APSU Athletics Director Dave Loos steps down after 16 years

Loos to remain Head Coach for Austin Peay Men’s Basketball

Dave LoosClarksville, TN – When Dave Loos was named Austin Peay State University Athletics Director in April 1997, he was one of a handful of basketball coaches who also served as CEO of his respective athletics department.

In 2006 after Fang Mitchell resigned his Coppin State athletics director’s duties to concentrate on his basketball coaching responsibilities, Loos was the last of a dying breed.

Now, nearly seven years later Loos will step down as APSU athletics director, but remain as Governors’ basketball coach.

Loos will continue to serve in the dual role until a successor is named sometime later this spring/summer.

That announcement will be made 11:00am, Tuesday in a press conference held in the Dunn Center on the floor bearing Loos’ name.

In 1997, Loos took over an athletic program fragmented by a late-1995 decision from then-President Sal Rinella and Athletics Director Kaye Hart that moved the Governors scholarship football program from the Ohio Valley Conference to non-scholarship status in an effort to satisfy gender equity requirements, with the planned additions of women’s soccer and golf.

In the aftermath, it was Loos’ job to not only revitalize booster and fan support for the entire athletic department but as well rebuild internally a department wreaked with strife.

His common-sense approach resulted in a program that won 30 OVC regular-season and/or tournament championships over the next 16 years, despite the fact his department remained one of the lowest funded among conference schools.

APSU's Dave Loos gives instructions to the Governors.
APSU’s Dave Loos gives instructions to the Governors.

Along the way, the department has grown exponentially to offer programs opportunities to compete for titles.
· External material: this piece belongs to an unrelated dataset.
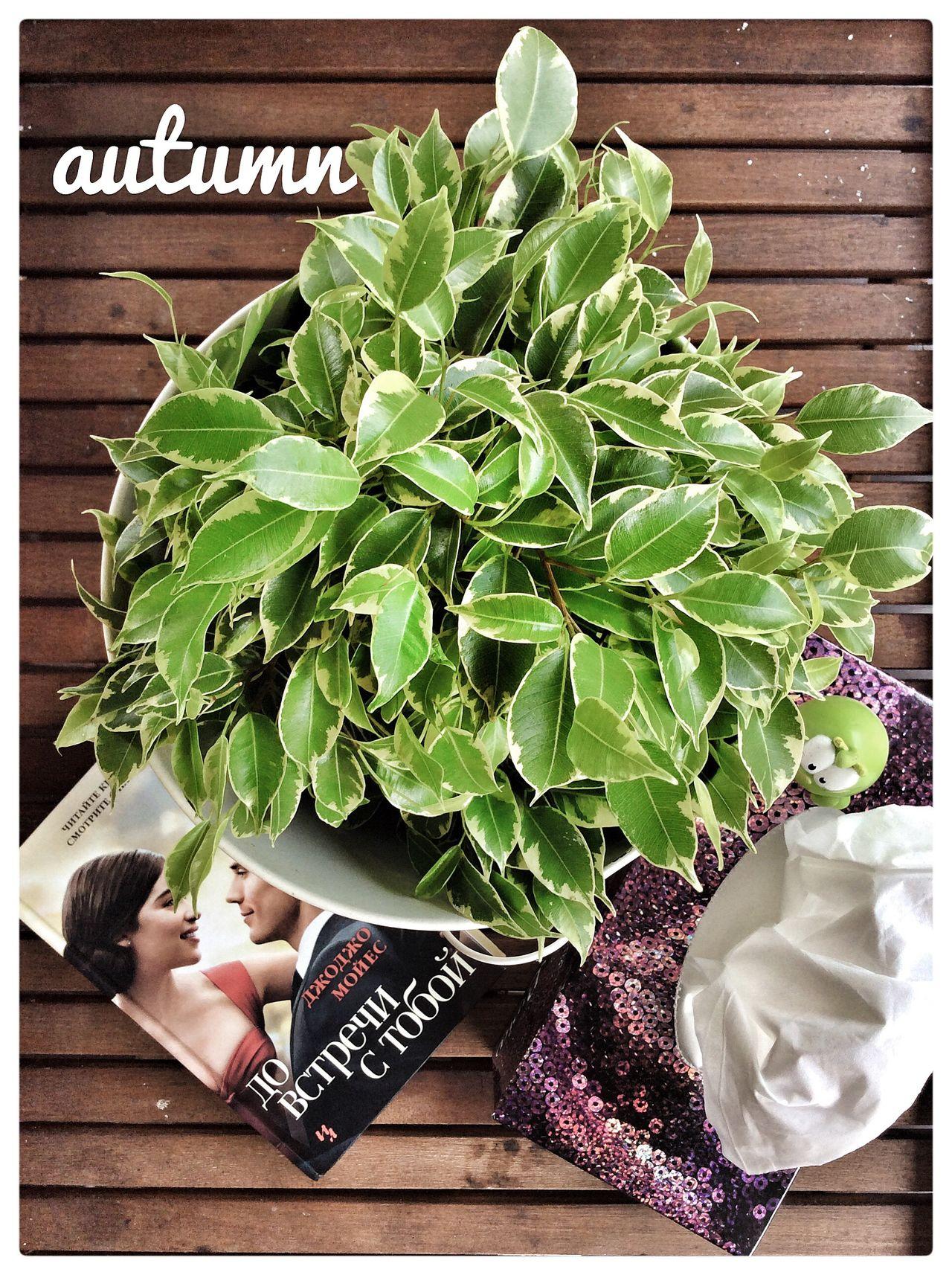 Autumn Flower Book Papers до встречи с тобой Me Before You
For instance, Loos oversaw the return of the women’s golf program and establishment of Lady Govs soccer, including the construction of the Morgan Brothers Soccer Field.  He also oversaw the construction of an on-campus softball field that later added lights, now named Cheryl Holt Field, which allowed the Lady Govs to move their games from off-campus sites.

In addition, Raymond C. Hand Park has continued to see improvements, including locker rooms and a clubhouse being built at the facility, permitting both the players and coaches to move closer to the diamond. A new hitting/pitching facility also has been built to supplement a program that has won the last two OVC championships along with a restroom facility that also services soccer and softball.

The nearly 40-year old Dunn Center also has undergone continuing improvements. It has seen the addition of chair-back seating and video boards, with the actual Dave Aaron Arena surface being replaced last summer. Next season, the arena will receive just its third scoreboard since the facility was constructed. In addition, new LED tables will replace the current tables, allowing more professional signage display.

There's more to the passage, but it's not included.